DOCUMENT SECTION:
+++++

# Best belly cream/butter/oil for stretching skin?



## Frippledip

Hello third tri ladies....

I am very early in first tri, but I want to get a jump on taking care of my belly skin...so I was wondering what you all used if anything and what brands work the best. There are a million different brands...which is best?

All responses are very much appreciated!


----------



## sam#3

Ive used bio-oil with all of mine its brilliant xx


----------



## pink_cabbage

Hey hun! 

My MW told me just to use olive oil... but it's so messy, and the smell makes me heave, so my dad got me this stuff by Mamma Mio "Tummy Rub Stretch Mark Butter"... I dunno whether it's down to this, or the general elasticity of my skin, but I've not got a single stretch mark yet. It smells gorgeous too.

Hope this helps x


----------



## Frippledip

thank you ladies, keep the replies coming! Maybe I should have started a poll....

+++++

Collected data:
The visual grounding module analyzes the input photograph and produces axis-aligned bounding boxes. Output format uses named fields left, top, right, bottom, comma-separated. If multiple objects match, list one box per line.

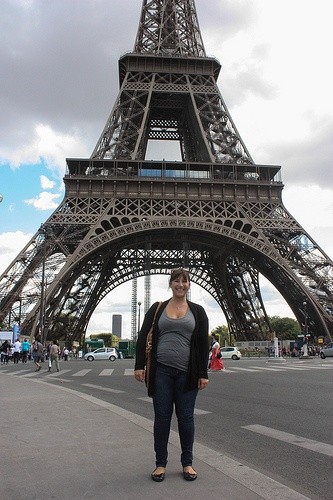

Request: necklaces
left=173, top=299, right=186, bottom=309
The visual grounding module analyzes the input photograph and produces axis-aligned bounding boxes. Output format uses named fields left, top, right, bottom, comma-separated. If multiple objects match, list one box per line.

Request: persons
left=0, top=338, right=79, bottom=364
left=133, top=268, right=210, bottom=482
left=207, top=333, right=216, bottom=369
left=268, top=335, right=332, bottom=358
left=46, top=340, right=60, bottom=372
left=209, top=336, right=224, bottom=372
left=32, top=338, right=43, bottom=372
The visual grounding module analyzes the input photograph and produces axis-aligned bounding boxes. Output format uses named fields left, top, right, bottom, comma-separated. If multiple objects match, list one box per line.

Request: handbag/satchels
left=48, top=357, right=52, bottom=368
left=144, top=300, right=162, bottom=386
left=216, top=352, right=222, bottom=358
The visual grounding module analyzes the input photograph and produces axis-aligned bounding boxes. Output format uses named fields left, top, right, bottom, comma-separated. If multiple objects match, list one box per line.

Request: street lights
left=39, top=223, right=52, bottom=341
left=303, top=302, right=308, bottom=356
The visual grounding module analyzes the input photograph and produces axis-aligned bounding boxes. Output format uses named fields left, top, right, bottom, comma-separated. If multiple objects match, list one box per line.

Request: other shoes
left=47, top=370, right=52, bottom=372
left=35, top=366, right=41, bottom=371
left=151, top=466, right=166, bottom=481
left=57, top=369, right=59, bottom=371
left=183, top=465, right=198, bottom=480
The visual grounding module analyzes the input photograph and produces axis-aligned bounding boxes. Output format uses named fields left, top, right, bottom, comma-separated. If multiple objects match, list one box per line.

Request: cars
left=220, top=347, right=242, bottom=360
left=84, top=348, right=119, bottom=361
left=320, top=342, right=333, bottom=359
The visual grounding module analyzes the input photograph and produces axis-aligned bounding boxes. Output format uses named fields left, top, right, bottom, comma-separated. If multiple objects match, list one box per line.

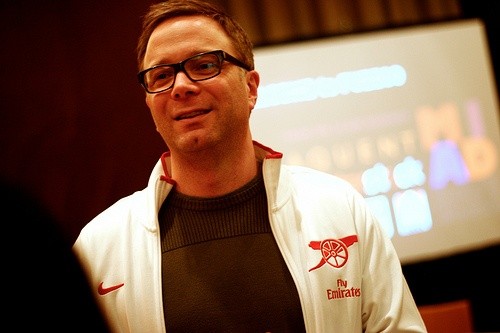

+++++

WHAT YOU NEED TO DO:
1: According to the thread on belly creams for stretching skin, why did pink_cabbage stop using olive oil, the product the midwife suggested? Answer in one to three sentences.
2: Output, word for word, the part of the belly cream thread that opens with the words containing "I am very early" and closes with "very much appreciated!".

ANSWERS FOR THE TASKS:
1: Olive oil was too messy, and its smell made pink_cabbage heave. So pink_cabbage's dad bought Mamma Mio "Tummy Rub Stretch Mark Butter" instead.

2:
I am very early in first tri, but I want to get a jump on taking care of my belly skin...so I was wondering what you all used if anything and what brands work the best. There are a million different brands...which is best?

All responses are very much appreciated!